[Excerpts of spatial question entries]
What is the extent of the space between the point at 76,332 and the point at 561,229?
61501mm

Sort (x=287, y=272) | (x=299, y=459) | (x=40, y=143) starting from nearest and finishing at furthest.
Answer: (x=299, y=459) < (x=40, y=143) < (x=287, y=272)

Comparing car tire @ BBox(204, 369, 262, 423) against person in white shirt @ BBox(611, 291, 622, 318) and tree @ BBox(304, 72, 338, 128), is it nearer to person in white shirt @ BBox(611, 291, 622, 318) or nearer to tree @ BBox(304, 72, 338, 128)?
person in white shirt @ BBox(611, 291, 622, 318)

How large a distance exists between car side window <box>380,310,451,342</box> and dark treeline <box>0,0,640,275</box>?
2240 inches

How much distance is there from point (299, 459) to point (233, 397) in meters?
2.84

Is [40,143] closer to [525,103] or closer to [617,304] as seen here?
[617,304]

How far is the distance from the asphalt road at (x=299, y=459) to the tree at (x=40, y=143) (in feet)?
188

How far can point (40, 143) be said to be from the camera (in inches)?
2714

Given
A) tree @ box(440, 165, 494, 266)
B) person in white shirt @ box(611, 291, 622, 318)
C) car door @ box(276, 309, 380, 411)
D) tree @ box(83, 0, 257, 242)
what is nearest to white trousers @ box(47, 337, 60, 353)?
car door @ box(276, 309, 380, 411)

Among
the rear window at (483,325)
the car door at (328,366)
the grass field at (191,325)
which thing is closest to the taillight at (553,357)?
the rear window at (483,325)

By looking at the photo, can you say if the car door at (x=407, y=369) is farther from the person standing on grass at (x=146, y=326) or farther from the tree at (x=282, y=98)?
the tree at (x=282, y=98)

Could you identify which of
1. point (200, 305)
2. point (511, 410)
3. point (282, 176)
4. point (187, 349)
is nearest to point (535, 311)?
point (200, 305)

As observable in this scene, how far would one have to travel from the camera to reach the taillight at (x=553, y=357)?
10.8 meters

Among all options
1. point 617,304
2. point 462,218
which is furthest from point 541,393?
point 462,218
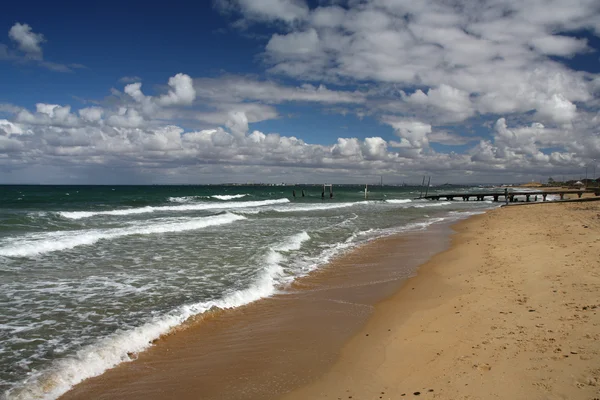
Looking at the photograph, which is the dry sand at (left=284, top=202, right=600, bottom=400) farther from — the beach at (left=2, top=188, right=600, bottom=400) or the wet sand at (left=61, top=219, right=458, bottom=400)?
the wet sand at (left=61, top=219, right=458, bottom=400)

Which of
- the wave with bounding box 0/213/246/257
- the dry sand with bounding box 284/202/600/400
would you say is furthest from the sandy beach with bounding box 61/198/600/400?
the wave with bounding box 0/213/246/257

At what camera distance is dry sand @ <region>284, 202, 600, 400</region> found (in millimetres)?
4156

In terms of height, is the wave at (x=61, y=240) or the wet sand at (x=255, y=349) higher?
the wave at (x=61, y=240)

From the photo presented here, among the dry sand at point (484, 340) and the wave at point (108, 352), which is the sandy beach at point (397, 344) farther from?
the wave at point (108, 352)

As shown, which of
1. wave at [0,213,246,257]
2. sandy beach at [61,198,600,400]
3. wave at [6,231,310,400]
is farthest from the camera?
wave at [0,213,246,257]

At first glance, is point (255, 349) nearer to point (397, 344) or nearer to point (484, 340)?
point (397, 344)

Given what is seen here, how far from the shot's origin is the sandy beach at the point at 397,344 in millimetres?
4344

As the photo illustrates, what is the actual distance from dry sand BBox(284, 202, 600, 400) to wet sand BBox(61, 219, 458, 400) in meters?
0.43

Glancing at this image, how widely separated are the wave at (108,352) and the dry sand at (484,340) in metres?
2.83

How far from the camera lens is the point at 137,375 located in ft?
16.5

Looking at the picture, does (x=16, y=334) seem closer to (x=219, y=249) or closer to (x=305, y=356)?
(x=305, y=356)

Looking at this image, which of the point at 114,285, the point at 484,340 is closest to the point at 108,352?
the point at 114,285

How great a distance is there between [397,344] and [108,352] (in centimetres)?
434

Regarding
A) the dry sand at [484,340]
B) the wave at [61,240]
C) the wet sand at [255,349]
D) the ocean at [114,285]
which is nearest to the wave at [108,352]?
the ocean at [114,285]
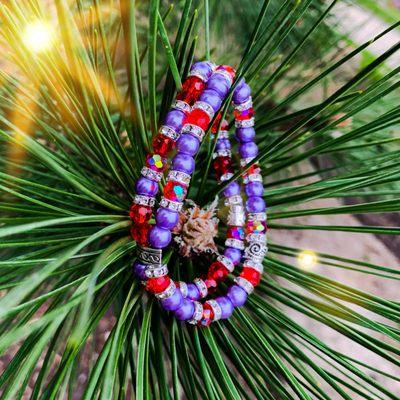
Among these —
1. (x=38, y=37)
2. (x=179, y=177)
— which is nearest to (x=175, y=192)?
(x=179, y=177)

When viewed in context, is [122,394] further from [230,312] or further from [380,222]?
[380,222]

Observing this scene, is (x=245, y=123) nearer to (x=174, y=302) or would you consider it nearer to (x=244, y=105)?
(x=244, y=105)

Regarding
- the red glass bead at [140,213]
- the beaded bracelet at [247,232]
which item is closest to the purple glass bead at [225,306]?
the beaded bracelet at [247,232]

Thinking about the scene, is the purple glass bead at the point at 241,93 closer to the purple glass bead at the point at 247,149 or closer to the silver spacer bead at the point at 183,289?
the purple glass bead at the point at 247,149

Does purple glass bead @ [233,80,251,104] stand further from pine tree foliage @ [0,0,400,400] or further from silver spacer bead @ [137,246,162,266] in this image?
silver spacer bead @ [137,246,162,266]

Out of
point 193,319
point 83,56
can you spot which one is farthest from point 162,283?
point 83,56
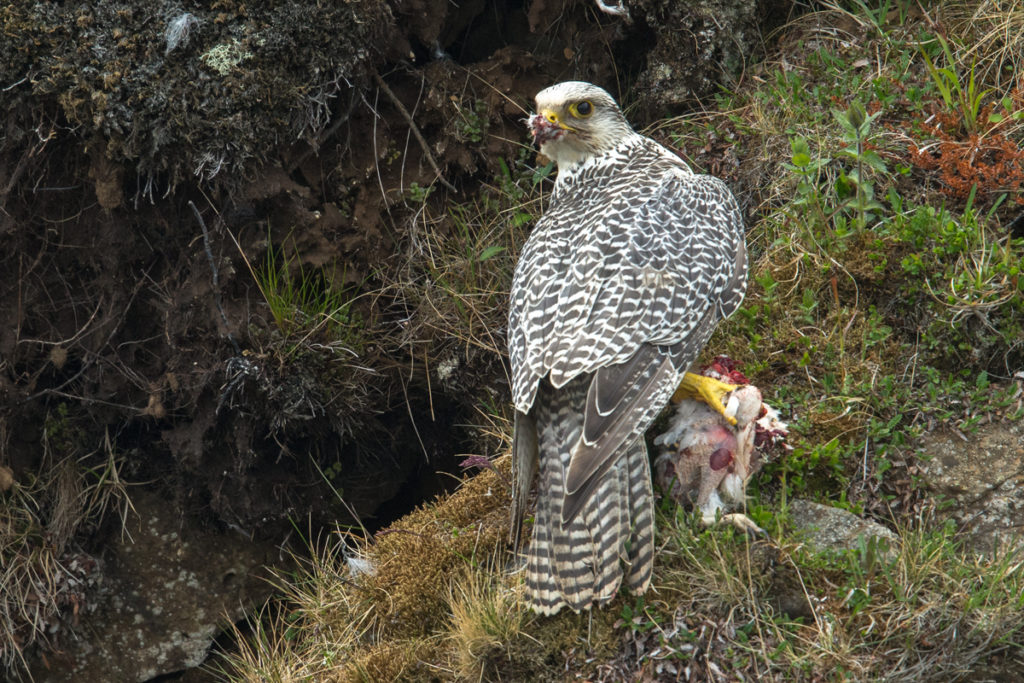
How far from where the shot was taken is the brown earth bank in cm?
548

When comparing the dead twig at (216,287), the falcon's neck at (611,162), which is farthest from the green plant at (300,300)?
the falcon's neck at (611,162)

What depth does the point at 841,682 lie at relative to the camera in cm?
376

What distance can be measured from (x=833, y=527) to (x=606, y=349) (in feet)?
3.75

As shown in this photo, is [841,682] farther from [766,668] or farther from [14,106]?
[14,106]

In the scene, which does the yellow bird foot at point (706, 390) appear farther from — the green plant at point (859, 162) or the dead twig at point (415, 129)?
the dead twig at point (415, 129)

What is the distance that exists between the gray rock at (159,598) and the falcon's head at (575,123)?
2767 millimetres

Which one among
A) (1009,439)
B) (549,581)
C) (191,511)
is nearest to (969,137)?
(1009,439)

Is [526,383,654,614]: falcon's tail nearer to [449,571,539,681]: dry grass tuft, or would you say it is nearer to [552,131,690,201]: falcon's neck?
[449,571,539,681]: dry grass tuft

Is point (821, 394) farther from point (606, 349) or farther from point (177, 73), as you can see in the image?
point (177, 73)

DIRECTIVE:
Print the entries word for word, from the very first line through the line containing "Answer: (x=299, y=459)", including that line.

ANSWER TO THIS TASK:
What is the extent of the space between the point at 76,332 and the point at 561,229?
61501mm

Sort (x=287, y=272) | (x=299, y=459) | (x=40, y=143) starting from nearest and finishing at furthest.
Answer: (x=299, y=459) < (x=40, y=143) < (x=287, y=272)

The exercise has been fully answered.